[ARBEITSAUFTRAG 1]: Übertrage bitte die Zeilen der Datensätze in eine Markdown-Tabelle mit den Spalten „Nr“ und „Zeile“, beginnend mit der Zeile, die „How far does“ enthält, und endend mit dem Schluss der Datensätze. Leerzeilen lässt du weg.

[TEXTAUSZUG]:

• • •

Amtsgericht Bückeburg
Urt. v. 16.08.1977, Az.: 3 C 116/76

Verpflichtung des Grundstückseigentümers zur Erstattung der Kosten für einen erneuerten Hausanschluss gegenüber dem Wasserversorgungsunternehmen

Bibliographie

Gericht
AG Bückeburg
Datum
16.08.1977
Aktenzeichen
3 C 116/76
Entscheidungsform
Urteil
Referenz
WKRS 1977, 11362
Entscheidungsname
[keine Angabe]
ECLI
ECLI:DE:AGBUECK:1977:0816.3C116.76.0A

Verfahrensgegenstand

Forderung

Prozessführer

der ...

Prozessgegner

den Herrn ...

In dem Rechtsstreit
...
hat das Amtsgericht Bückeburg
auf die mündliche Verhandlung vom 26. April 1977
durch
den Richter am Amtsgericht ...
für Recht erkannt:

Tenor:

Der Beklagte wird verurteilt, an die Klägerin 429,13 DM plus 10 % Zinsen seit dem 15. Januar 1976 zu zahlen.

Dem Beklagten werden die Prozeßkosten auferlegt.

Das Urteil ist vorläufig vollstreckbar.

• • •

[BEREITGESTELLTE DATENSÄTZE]:
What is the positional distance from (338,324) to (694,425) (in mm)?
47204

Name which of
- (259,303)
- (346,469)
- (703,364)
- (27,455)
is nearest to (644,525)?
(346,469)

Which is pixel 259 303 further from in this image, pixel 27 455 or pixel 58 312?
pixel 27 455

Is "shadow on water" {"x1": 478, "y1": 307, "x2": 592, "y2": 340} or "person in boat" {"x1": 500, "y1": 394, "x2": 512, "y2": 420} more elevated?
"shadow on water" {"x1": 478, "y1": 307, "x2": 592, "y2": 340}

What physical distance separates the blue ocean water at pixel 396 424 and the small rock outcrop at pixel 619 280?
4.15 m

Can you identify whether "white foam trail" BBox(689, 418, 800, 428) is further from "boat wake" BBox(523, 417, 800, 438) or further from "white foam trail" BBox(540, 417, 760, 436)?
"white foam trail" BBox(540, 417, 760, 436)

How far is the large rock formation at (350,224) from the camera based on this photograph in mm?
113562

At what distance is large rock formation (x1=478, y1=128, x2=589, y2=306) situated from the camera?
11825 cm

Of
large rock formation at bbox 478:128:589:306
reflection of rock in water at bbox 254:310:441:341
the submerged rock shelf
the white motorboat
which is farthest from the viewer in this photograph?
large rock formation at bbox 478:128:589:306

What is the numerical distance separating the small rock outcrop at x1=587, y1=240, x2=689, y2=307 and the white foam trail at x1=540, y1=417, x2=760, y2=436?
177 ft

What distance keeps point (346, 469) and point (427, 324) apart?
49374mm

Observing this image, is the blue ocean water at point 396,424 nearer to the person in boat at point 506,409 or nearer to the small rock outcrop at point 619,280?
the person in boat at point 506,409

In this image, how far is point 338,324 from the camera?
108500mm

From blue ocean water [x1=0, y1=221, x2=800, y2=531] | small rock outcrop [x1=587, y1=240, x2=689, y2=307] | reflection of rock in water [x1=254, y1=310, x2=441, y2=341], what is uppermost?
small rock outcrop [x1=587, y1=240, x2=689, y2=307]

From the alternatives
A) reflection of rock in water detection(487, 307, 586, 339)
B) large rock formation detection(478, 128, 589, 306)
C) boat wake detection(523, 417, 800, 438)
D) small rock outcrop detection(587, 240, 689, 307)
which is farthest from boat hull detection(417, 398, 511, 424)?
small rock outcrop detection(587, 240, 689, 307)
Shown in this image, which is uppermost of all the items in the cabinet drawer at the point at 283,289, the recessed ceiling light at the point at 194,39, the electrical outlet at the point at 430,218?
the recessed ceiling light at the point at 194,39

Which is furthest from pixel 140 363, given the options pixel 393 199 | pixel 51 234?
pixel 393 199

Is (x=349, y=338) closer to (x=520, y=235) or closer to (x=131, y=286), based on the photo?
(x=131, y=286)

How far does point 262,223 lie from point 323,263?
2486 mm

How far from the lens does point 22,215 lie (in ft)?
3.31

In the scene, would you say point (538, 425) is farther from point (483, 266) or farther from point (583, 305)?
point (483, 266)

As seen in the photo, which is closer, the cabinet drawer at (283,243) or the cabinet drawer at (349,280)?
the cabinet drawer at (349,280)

• • •

[ARBEITSAUFTRAG 2]: Führe das Urteil des Amtsgerichts Bückeburg über die Kosten des erneuerten Hausanschlusses nach seinem letzten Satz weiter.

[SCHRIFTLICHE ANTWORT 1]:
| Nr | Zeile |
|---|---|
| 1 | How far does point 262,223 lie from point 323,263? |
| 2 | 2486 mm |
| 3 | How far from the lens does point 22,215 lie (in ft)? |
| 4 | 3.31 |
| 5 | In the scene, would you say point (538, 425) is farther from point (483, 266) or farther from point (583, 305)? |
| 6 | point (483, 266) |
| 7 | As seen in the photo, which is closer, the cabinet drawer at (283,243) or the cabinet drawer at (349,280)? |
| 8 | the cabinet drawer at (349,280) |

[SCHRIFTLICHE ANTWORT 2]:
Tatbestand

1

Zwischen der Klägerin ... einem als Eigenbetrieb geführten Wasserversorgungsunternehmen, und dem Beklagten als Eigentümer des Grundstücks ... in Bückeburg besteht ein Wasserlieferungsvertrag. Die Einzelheiten des Vertrages regeln die für jeden Wasserabnehmer gleichlautenden "Allgemeinen Bedingungen für die Versorgung mit Wasser aus dem Versorgungsnetz der Stadtwerke Bückeburg" (im folgenden Versorgungsbedingungen. In Ziffer IV Absatz 6 Buchstabe d) ist bestimmt: "Der Abnehmer hat den Stadtwerken ... die Kosten zu erstatten für die Unterhaltung, d.h. Instandhaltung und Instandsetzung sowie für die Erneuerung und Beseitigung der Anschlußleitung. Die Bestimmungen ... gelten auch für die Hauptabsperrvorrichtung ...". Ein durch eine Ortssatzung vorgeschriebener Anschluß- und Benutzungszwang besteht nicht.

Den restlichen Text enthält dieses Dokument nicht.